Referring to the acclaimed writer as “a friend, well-wisher, mentor and philosopher”, Dr. Ballal said he witnessed his friend’s end with a “heavy heart as he succumbed to a multitude of medical problems in spite of a spirited fight till the very end”.
Recalling his association with Dr. Ananthamurthy, Dr. Ballal said: “Our relationship started off as a doctor-patient one, which blossomed into close friendship, mutual respect, admiration and emotional bonding.”
Apart from his contribution to the fields of literature, social justice and Kannadiga pride, what I learnt of Dr. Ananthamurthy as a human being will certainly remain with me for ever, said Dr. Ballal. He said Dr. Ananthamurthy was an extraordinarily good patient, who had implicit faith in the medical team. He had a very inquisitive and sharp mind and was always keen to know his state of health and treatment plans so that he could participate in it.
“One of his true strengths was that he never let his age or illness get the better of him, and in my opinion, led the life of a 25-year-old participating in numerous literary, social and other activities, despite the physical limitations of his ill health,” he said.

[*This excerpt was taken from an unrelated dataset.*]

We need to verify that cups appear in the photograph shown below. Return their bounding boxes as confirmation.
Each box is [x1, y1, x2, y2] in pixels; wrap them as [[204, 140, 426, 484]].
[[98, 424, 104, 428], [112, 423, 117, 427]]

A classic example of this was his trip to the U.K. when he was shortlisted for the Man Booker International Prize last year. “As we were as keen as he was in his attending this event, with meticulous planning, we were able to arrange for his dialysis in the U.K. during his visit there,” Dr. Ballal recalled.
“I do not think I will ever have the privilege and honour of taking care of anyone of the stature of Dr. Ananthamurthy,” he said.